§ **Teks Bacaan**
Tuesday, December 1, 2009

Mujahadah Terasa di Padang Arafah

 


Line

SM Rabu, 4 September 2002

  • Persiapan Pembangunan Masjid Agung Jateng

MUJAHADAH: Dalam satu minggu mulai pukul 01.00 dini hari, sekitar seratus jamaah Mujahadah Asmaul Husna pimpinan KH Drs Amjad AlHafiz BSc bermujahadah di calon lokasi Masjid Agung Jateng.(Foto:Suara Merdeka/B13-15j)


MUJAHADAH- istighotsah, Lailatul Ijtimak, pengajian atau permohonan doa kepada Allah secara berjamaah, pada umumnya dilakukan sesudah Salat Magrib atau Isya. Tetapi, lain untuk persiapan pembangunan Masjid Agung Jawa Tengah. Mujahadah dilakukan pada tengah malam hingga menjelang pagi.
''Membangun masjid, apalagi dengan ukuran luar biasa besar dan biaya miliaran rupiah, tidak hanya dibutuhkan persiapan fisik saja tetapi juga persiapan batin. Maka kami sowan ke para kiai dan habib yang tingkatannya lebih dekat dengan Allah, bagaimana sebaiknya persiapan secara batin kami lakukan sebelum memulai membangun masjid,'' ungkap Kakanwil Depag Jateng Drs HM Chabib Thoha MA, Selasa dini hari kemarin.
Dalam satu minggu, sejak Kamis (29/8) hingga Kamis (5/9) malam besok, sekitar seratus orang jamaah Mujahadah Asmaul Husna pimpinan KH Drs Amjad AlHafidz BSc melakukan tirakatan di calon lokasi Masjid Agung Jawa Tengah. Tepatnya di atas hamparan tanah 10 hektare di Jalan Gajah, Kelurahan Sambirejo, Kecamatan Gayamsari, Semarang.
Sekitar pukul 24.00 para jamaah mulai berdatangan. Mereka membawa karpet, tikar, dan sajadah. Sejumlah pejabat dari Kanwil Depag dan Pemprov juga menjadi jamaah mujahadah. Tak ada lampu atau lilin. Agar tidak keliru memakai sandal orang lain, beberapa orang membawa lampu senter. Lokasi itu terletak di tengah-tengah sawah yang ditanami kangkung dan pohon pisang.
Suasana betul-betul hening, sepi, dan sunyi. Pandangan ke atas langit terlihat bulan dan bintang.

''Pandangan bebas tidak terhalang pepohonan. Persis seperti di Padang Arafah saat jamaah haji wukuf,'' tutur Drs H Mudzakir Ali MA dari Universitas Wahid Hasyim (UWH) yang turut menjadi jamaah mujahadah. Suara katak bersahut-sahutan dan jangkrik menambah suasana benar-benar alami.

§ **Daftar Data**
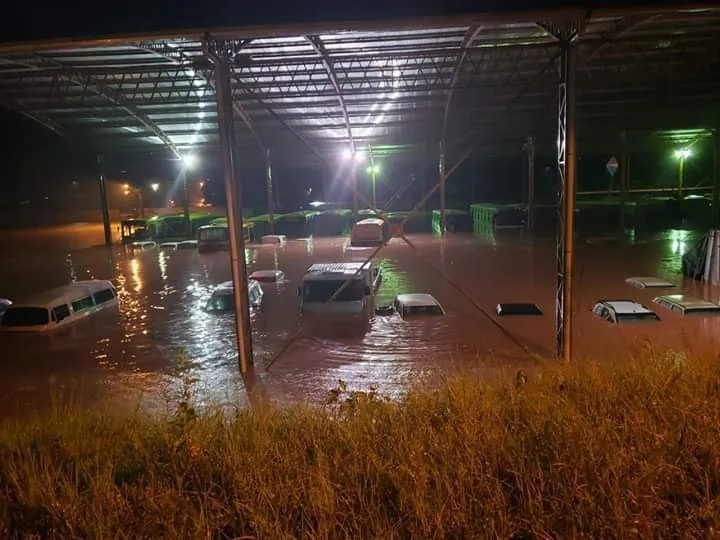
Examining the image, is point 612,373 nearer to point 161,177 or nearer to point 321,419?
point 321,419

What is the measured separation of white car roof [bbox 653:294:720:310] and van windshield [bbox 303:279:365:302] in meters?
6.92

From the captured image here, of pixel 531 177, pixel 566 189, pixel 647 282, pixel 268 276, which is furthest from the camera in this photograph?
pixel 531 177

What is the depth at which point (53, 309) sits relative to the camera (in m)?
13.1

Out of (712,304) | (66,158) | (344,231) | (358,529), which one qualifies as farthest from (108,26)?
(66,158)

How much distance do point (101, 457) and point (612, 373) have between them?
554 centimetres

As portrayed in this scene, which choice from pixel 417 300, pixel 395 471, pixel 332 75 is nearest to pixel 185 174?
pixel 332 75

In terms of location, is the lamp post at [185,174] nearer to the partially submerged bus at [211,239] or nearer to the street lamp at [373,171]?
the partially submerged bus at [211,239]

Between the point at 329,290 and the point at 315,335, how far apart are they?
227 cm

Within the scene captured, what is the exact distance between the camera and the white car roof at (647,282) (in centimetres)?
1461

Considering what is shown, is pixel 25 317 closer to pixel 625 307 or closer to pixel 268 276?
pixel 268 276

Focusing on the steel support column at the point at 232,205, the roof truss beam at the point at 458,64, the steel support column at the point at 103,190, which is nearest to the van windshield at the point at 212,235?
the steel support column at the point at 103,190

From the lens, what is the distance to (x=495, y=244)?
83.4ft

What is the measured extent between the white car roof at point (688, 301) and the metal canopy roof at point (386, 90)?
317 inches

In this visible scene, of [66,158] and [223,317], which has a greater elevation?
[66,158]
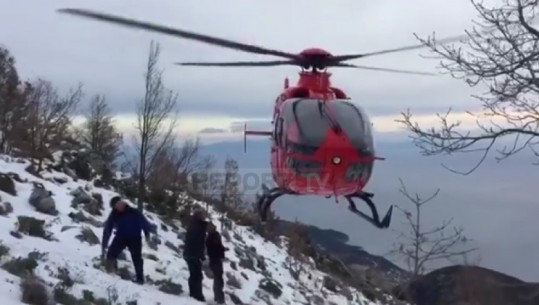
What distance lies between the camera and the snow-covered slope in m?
12.0

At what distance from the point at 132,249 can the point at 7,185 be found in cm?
497

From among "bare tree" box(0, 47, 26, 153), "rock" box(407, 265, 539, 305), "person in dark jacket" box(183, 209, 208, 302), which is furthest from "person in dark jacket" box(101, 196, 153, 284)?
"rock" box(407, 265, 539, 305)

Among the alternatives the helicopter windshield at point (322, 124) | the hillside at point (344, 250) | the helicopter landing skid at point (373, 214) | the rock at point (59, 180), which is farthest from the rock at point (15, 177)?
the hillside at point (344, 250)

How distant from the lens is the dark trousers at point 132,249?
1376 cm

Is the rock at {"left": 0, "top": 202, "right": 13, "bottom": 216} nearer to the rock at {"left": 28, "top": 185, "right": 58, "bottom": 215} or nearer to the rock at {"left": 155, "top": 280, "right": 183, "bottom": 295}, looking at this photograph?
the rock at {"left": 28, "top": 185, "right": 58, "bottom": 215}

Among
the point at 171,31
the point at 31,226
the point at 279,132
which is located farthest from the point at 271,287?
the point at 171,31

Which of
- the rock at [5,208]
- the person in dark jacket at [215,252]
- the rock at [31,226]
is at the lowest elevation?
the person in dark jacket at [215,252]

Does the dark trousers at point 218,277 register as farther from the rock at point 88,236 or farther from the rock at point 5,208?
the rock at point 5,208

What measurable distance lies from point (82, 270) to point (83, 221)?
471 centimetres

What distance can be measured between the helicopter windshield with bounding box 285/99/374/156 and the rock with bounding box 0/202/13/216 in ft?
22.7

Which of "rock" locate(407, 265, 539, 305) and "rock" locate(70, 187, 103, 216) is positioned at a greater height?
"rock" locate(70, 187, 103, 216)

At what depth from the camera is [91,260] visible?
560 inches

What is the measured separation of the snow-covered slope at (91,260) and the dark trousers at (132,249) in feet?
0.90

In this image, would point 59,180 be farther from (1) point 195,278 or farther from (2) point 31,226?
(1) point 195,278
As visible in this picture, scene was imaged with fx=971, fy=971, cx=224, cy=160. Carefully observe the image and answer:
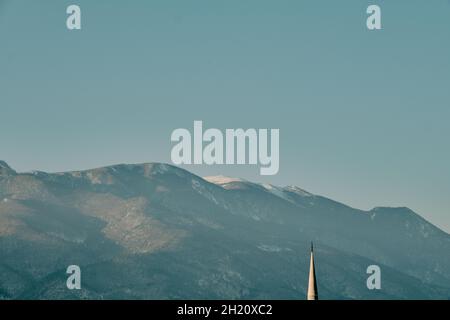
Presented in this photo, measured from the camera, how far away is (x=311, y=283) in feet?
626
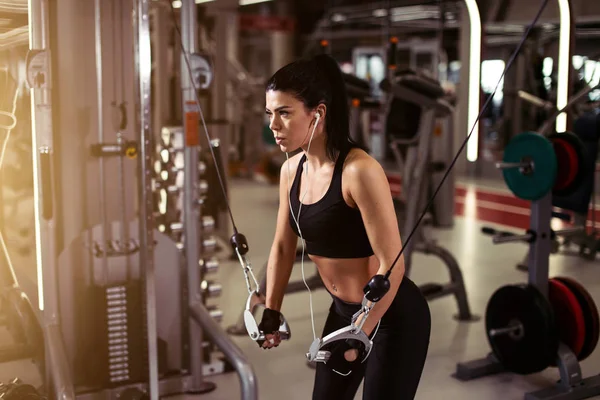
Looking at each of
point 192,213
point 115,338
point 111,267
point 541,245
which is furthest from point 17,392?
point 541,245

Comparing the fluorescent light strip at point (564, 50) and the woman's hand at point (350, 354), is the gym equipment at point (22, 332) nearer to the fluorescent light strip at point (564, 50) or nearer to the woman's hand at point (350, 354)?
the woman's hand at point (350, 354)

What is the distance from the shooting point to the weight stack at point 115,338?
3.18 meters

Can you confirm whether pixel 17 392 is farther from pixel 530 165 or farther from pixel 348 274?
pixel 530 165

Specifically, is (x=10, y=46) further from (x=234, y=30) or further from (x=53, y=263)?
(x=234, y=30)

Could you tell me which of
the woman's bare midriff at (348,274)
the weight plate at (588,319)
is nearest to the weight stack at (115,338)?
the woman's bare midriff at (348,274)

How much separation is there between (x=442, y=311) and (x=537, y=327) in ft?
4.59

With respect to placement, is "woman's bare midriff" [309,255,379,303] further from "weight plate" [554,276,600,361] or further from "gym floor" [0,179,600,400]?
"weight plate" [554,276,600,361]

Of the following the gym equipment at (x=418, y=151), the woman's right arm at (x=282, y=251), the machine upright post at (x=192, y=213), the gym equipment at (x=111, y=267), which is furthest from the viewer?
the gym equipment at (x=418, y=151)

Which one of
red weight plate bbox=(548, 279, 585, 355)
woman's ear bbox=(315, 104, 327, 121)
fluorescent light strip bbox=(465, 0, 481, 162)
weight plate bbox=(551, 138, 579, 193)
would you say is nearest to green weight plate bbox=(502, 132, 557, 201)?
weight plate bbox=(551, 138, 579, 193)

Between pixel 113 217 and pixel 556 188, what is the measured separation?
2.10 meters

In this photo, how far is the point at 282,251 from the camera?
2.05 meters

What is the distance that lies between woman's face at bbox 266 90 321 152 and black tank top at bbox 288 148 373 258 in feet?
0.44

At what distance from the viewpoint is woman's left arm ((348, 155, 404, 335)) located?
5.75 ft

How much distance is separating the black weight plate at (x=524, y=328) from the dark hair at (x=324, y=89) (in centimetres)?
182
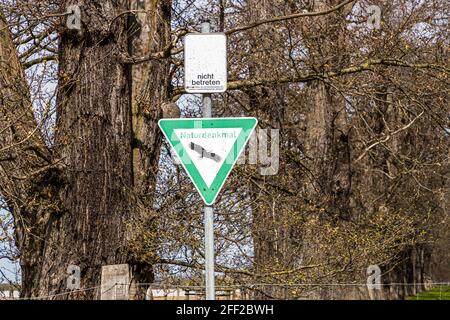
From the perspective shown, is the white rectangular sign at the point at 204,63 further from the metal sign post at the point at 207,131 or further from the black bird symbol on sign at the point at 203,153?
the black bird symbol on sign at the point at 203,153

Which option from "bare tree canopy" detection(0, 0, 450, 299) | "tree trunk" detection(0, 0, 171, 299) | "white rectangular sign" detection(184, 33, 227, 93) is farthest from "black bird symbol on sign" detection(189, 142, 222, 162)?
"tree trunk" detection(0, 0, 171, 299)

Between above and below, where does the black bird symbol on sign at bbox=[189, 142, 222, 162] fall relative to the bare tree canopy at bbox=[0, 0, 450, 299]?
below

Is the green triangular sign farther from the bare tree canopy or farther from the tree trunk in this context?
the tree trunk

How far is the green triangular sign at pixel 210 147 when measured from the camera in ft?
22.2

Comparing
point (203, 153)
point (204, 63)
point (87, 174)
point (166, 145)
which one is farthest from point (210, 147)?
point (166, 145)

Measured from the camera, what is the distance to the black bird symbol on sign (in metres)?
6.79

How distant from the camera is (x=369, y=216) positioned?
16.7 m

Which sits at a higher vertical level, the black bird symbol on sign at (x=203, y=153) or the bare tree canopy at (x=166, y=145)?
the bare tree canopy at (x=166, y=145)

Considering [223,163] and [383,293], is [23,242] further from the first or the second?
A: [383,293]

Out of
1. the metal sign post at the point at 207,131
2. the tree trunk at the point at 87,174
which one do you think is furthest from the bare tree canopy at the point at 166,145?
the metal sign post at the point at 207,131

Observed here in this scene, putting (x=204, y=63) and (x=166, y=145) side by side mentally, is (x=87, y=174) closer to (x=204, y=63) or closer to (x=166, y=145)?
(x=166, y=145)

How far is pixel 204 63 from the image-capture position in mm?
6883

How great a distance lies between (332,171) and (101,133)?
7976 millimetres

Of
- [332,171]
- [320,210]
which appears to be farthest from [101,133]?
[332,171]
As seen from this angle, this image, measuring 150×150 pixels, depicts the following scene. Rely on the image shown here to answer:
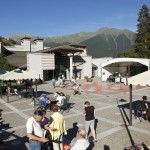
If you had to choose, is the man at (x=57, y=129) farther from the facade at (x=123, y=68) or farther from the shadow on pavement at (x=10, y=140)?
the facade at (x=123, y=68)

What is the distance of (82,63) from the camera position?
4781 centimetres

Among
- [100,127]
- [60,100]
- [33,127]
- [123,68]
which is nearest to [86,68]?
[123,68]

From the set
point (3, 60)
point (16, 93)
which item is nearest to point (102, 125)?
point (16, 93)

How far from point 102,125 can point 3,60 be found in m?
30.3

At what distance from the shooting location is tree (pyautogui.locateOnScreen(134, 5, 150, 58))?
53.6 meters

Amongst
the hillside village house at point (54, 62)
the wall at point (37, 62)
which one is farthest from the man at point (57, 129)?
the wall at point (37, 62)

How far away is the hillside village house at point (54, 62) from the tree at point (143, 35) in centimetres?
1505

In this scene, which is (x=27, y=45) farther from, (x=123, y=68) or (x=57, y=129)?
(x=57, y=129)

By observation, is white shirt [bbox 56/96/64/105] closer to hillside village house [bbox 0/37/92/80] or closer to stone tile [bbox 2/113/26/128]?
stone tile [bbox 2/113/26/128]

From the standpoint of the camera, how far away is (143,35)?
179 feet

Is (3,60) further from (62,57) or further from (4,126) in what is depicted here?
(4,126)

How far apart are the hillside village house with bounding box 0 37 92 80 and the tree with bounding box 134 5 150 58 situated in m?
15.0

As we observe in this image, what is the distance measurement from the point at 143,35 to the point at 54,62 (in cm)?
2679

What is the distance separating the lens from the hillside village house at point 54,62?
1549 inches
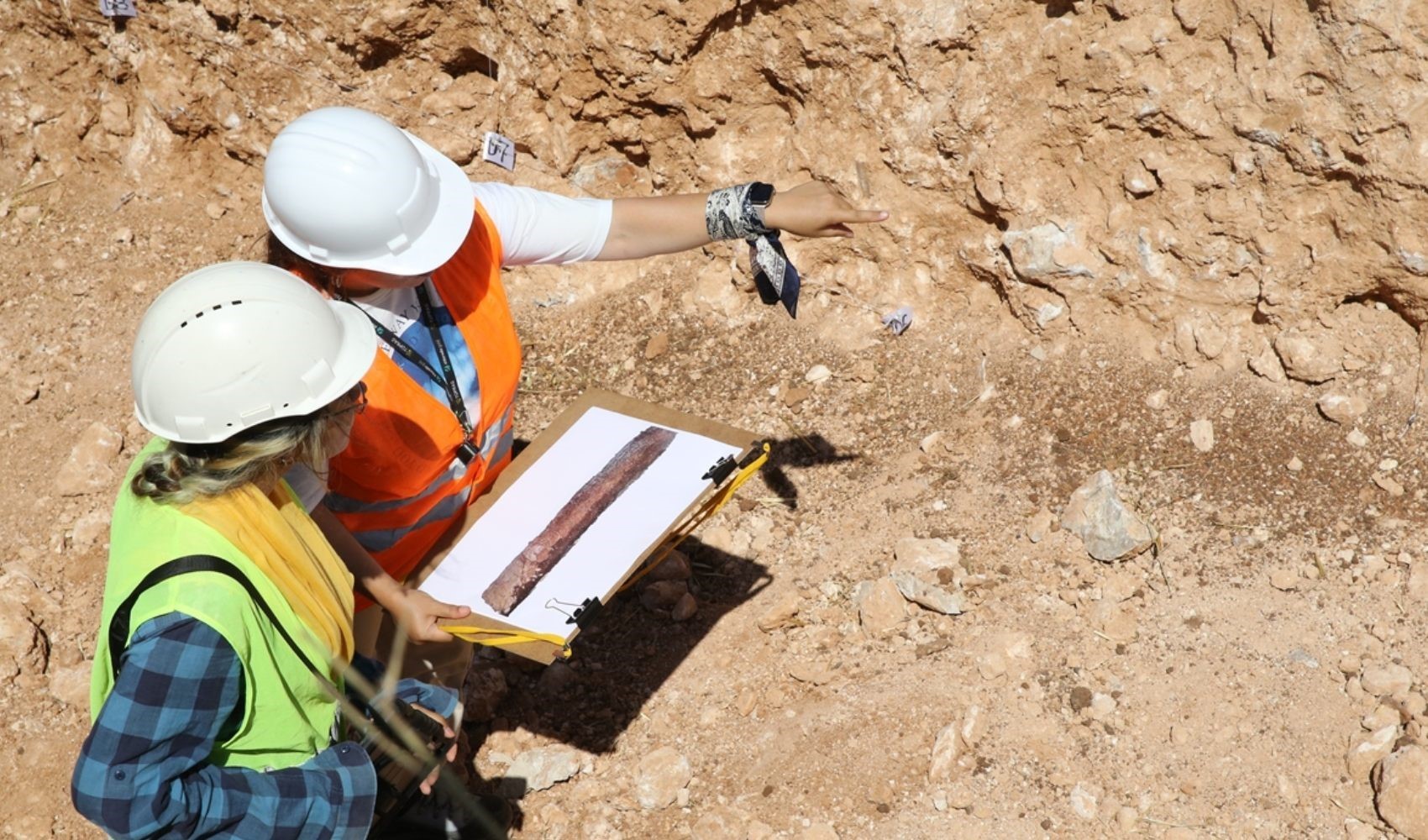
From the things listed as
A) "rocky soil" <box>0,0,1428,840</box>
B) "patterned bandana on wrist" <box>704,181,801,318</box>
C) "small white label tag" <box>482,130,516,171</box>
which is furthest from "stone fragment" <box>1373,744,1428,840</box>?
"small white label tag" <box>482,130,516,171</box>

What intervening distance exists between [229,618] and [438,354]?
109 centimetres

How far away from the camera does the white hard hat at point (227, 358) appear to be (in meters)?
2.28

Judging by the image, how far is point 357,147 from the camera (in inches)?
114

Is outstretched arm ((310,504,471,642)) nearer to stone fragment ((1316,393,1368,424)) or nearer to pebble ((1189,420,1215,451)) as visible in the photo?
pebble ((1189,420,1215,451))

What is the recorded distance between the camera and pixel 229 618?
2.16 metres

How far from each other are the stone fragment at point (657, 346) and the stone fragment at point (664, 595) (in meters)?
1.25

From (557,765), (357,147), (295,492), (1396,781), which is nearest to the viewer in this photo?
(295,492)

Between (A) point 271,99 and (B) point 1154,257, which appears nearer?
(B) point 1154,257

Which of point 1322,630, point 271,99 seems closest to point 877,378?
point 1322,630

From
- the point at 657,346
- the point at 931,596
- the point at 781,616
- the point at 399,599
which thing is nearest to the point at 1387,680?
the point at 931,596

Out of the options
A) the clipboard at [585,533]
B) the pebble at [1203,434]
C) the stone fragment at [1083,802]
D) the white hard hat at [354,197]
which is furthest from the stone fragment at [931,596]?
the white hard hat at [354,197]

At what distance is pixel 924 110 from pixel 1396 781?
2.77 meters

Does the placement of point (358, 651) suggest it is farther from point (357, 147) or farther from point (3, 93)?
point (3, 93)

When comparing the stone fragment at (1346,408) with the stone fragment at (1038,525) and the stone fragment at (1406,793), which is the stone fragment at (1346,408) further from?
the stone fragment at (1406,793)
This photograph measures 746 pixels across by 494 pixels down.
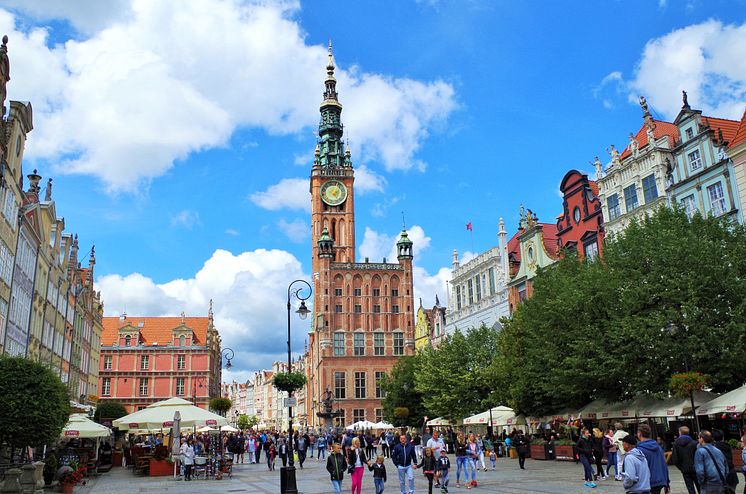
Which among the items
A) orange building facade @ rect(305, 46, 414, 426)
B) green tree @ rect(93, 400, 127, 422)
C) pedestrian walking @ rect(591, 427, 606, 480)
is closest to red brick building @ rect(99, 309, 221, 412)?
orange building facade @ rect(305, 46, 414, 426)

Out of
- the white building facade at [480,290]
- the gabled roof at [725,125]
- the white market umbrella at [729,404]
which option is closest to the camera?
the white market umbrella at [729,404]

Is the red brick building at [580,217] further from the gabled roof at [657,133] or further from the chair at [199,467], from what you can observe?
the chair at [199,467]

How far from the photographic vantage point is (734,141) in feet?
104

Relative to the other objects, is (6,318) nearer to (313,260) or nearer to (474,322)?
(474,322)

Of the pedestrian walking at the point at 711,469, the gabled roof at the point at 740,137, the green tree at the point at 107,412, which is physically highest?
the gabled roof at the point at 740,137

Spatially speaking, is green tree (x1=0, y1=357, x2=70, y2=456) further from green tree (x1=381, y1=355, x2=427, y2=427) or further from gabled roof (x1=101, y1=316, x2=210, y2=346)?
gabled roof (x1=101, y1=316, x2=210, y2=346)

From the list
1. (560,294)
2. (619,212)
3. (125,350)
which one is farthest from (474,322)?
(125,350)

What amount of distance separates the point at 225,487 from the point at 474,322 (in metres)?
38.7

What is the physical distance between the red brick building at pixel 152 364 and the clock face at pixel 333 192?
26.2 m

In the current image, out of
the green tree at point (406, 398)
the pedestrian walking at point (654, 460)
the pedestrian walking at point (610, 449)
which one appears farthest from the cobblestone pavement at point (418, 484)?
the green tree at point (406, 398)

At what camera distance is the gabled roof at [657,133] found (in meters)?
37.9

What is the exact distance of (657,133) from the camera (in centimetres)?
3859

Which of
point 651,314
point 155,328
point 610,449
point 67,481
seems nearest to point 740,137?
point 651,314

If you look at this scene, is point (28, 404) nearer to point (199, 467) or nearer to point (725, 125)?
point (199, 467)
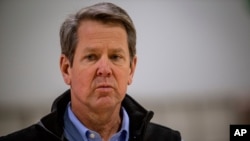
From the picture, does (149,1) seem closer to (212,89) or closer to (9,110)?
(212,89)

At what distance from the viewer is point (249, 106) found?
180 centimetres

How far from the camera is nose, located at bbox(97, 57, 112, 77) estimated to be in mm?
1208

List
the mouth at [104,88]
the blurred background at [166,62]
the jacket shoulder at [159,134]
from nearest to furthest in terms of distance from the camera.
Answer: the mouth at [104,88] < the jacket shoulder at [159,134] < the blurred background at [166,62]

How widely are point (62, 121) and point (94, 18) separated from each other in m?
0.33

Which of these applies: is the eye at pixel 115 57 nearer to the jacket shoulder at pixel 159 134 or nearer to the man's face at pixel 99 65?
the man's face at pixel 99 65

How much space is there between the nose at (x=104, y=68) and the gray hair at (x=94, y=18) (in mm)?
100

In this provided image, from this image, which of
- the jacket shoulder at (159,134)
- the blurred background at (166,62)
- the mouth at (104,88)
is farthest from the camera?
the blurred background at (166,62)

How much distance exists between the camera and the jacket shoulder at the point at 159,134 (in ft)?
4.50

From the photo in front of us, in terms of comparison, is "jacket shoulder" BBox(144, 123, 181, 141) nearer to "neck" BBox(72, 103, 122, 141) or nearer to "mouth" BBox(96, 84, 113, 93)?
"neck" BBox(72, 103, 122, 141)

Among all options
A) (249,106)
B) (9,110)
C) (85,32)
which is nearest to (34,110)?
(9,110)

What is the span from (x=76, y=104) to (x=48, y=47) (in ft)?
1.23

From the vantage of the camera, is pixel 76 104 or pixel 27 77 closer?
pixel 76 104

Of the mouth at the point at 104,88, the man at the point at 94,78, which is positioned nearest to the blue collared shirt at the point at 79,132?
the man at the point at 94,78

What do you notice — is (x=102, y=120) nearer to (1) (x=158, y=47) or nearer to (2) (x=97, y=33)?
(2) (x=97, y=33)
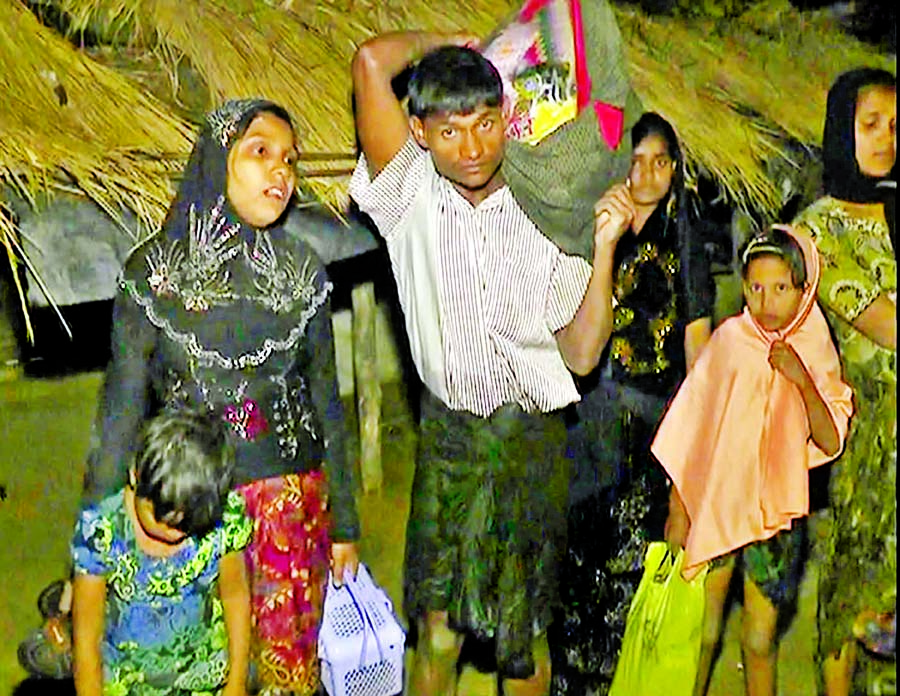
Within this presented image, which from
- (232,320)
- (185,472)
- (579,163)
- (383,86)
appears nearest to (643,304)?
(579,163)

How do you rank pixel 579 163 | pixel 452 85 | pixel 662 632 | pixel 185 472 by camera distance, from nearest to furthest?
pixel 185 472 → pixel 452 85 → pixel 579 163 → pixel 662 632

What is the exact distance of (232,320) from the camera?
6.78ft

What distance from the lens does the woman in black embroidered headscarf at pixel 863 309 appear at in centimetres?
216

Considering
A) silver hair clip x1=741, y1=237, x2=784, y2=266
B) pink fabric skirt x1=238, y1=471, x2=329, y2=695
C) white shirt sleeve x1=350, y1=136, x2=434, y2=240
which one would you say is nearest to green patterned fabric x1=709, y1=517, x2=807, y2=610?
silver hair clip x1=741, y1=237, x2=784, y2=266

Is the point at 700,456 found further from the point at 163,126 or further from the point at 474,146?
the point at 163,126

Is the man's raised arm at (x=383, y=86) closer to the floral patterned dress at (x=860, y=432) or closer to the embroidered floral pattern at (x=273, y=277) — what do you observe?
the embroidered floral pattern at (x=273, y=277)

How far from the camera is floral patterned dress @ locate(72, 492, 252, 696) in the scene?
2.00 m

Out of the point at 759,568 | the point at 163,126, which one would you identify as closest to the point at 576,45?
the point at 163,126

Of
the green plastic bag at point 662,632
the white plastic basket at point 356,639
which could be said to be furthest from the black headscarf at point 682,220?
the white plastic basket at point 356,639

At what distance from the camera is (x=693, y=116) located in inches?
89.0

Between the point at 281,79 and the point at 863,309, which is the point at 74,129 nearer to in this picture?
the point at 281,79

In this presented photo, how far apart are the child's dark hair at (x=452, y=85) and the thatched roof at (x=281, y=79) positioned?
121 millimetres

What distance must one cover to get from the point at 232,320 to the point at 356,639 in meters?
0.50

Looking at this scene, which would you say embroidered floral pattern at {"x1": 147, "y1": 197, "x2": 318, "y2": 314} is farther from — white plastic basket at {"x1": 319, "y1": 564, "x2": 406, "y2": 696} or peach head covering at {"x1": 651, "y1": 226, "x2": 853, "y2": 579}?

§ **Petunjuk Tugas**
Terjemahkan ke dalam bahasa Inggris kalimat "Mereka membawa karpet, tikar, dan sajadah." dari teks tentang mujahadah di calon lokasi Masjid Agung Jawa Tengah.

§ **Jawaban Berikut**
They brought carpets, mats, and prayer rugs.